_Page_:
Les sept objectifs qui régissaient précédemment l’éligibilité des programmes seront réduits à trois, dont l’un d’entre eux (l’objectif 2) couvrirait les zones subissant des restructurations économiques et sociales majeures : les quartiers urbains en difficulté en feraient partie.
Les initiatives communautaires passeraient de treize à trois. Le principe des actions novatrices serait maintenu. La définition de ces nouveaux instruments est en cours.
Le Forum urbain
L’avenir des actions européennes en milieu urbain fera l’objet d’un Forum urbain qui aura lieu à Vienne (Autriche) en novembre 1998. La Commission y rassemblera un grand nombre de responsables élus, techniciens, experts, associations, prenant en compte les réponses à la communication qui fait actuellement l’objet d’un débat ouvert.
Nous sommes dans une période transitoire où la question de la ville est en pleine évolution. Le bilan des actions déjà menées est à faire. Les autres institutions européennes comme le Parlement et le Comité des régions insistent sur la nécessité de mettre l’accent sur les zones urbaines.
La réflexion à l’échelle du territoire qui est menée au sein de la Commission au titre du Schéma Directeur de l’Espace Communautaire (SDEC) accorde un rôle croissant aux villes dans le développement et l’équilibre des régions européennes.
Permettre aux États-membres d’aborder conjointement dans les villes les hommes et leur cadre de vie, d’en exploiter les atouts, comme d’en stopper les dégradations et d’en infléchir positivement l’évolution, tels sont les enjeux qui s’imposent aujourd’hui à l’échelon européen. La confrontation entre les différentes versions de l’approche intégrée des villes est sans doute source d’enseignements pour les responsables français tant élus que professionnels. Il est urgent d’associer tous nos efforts si nous voulons pouvoir transmettre à nos enfants ces villes fondatrices de la démocratie et de la citoyenneté européenne.

_Données fournies_:
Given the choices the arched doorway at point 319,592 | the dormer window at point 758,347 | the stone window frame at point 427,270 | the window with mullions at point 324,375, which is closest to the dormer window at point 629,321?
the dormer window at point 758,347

_Liste des tâches_:
1 – Recopiez sans rien changer le passage de la page qui va de « Les initiatives communautaires » à « est en cours. ».
2 – Selon la page, dans quelle ville et à quelle date le Forum urbain doit-il se tenir ?

_Réponses complètes_:
1 –
Les initiatives communautaires passeraient de treize à trois. Le principe des actions novatrices serait maintenu. La définition de ces nouveaux instruments est en cours.

2 – Le Forum urbain aura lieu à Vienne (Autriche) en novembre 1998.